Before going any further, it’s as well to test out one of the blocks to see if it passes muster. The ActionBlock<T> is a thread-safe data buffer that uses an Action<T> delegate to consume data messages. The type T is the message. ActionBlocks are designated as target blocks as they are designed to receive messages, they are not intended to be a source of message. Messages posted to the block's input buffer are inputted into the Action delegate as a parameter. The block’s power derives from its ability to ‘spin up’ numerous worker threads to handle the messages in parallel. Here’s one way of instantiating it.

var block = new ActionBlock<int>(msg => { Thread.Sleep(msg); },
            new ExecutionDataflowBlockOptions { MaxDegreeOfParallelism = 3,
            SingleProducerConstrained = true });

In this case, the message is a simple int that simulates work by causing the delegate’s thread to sleep for a while. ExecutionDataflowBlockOptions are set to allow three worker threads to run concurrently and the SingleProducerConstrained flag informs the block that there is only one producer posting to its buffer so that the input does not have to be ‘gated’. Using this setup, a test can be run to see how an ActionBlock parallel foreach loop compares to a conventional foreach loop.

private readonly int[] arr = Enumerable.Repeat(20, 20).ToArray();

  [Benchmark(Baseline = true)]
  public bool ForEach()
  {
      foreach (var item in arr)
      {
          Thread.Sleep(item);
       }
      //keep Benchmark happy - it likes a test method to return something
      return true;
  }
  [Benchmark]
  public bool ParallelForEach()
  {
      var block = new ActionBlock<int>(msg => { Thread.Sleep(msg); },
                 new ExecutionDataflowBlockOptions {
                 MaxDegreeOfParallelism = 3,
                 SingleProducerConstrained = true });
      foreach (var item in arr)

**DATA LISTING**
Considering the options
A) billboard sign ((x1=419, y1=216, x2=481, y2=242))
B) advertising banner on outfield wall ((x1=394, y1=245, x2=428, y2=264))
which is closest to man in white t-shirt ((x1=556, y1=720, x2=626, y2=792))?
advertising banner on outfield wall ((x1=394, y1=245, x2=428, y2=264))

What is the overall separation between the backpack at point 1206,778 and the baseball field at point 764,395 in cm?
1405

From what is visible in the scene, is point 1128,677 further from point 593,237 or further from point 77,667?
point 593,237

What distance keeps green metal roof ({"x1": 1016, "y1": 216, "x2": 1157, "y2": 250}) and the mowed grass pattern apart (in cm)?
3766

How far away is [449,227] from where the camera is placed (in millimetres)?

**WHAT YOU SHOULD DO**
Give the name of every distinct method called in the code of the ActionBlock text. Leave out constructors and the methods that the code itself declares.

**IN RESPONSE**
Sleep, Repeat, ToArray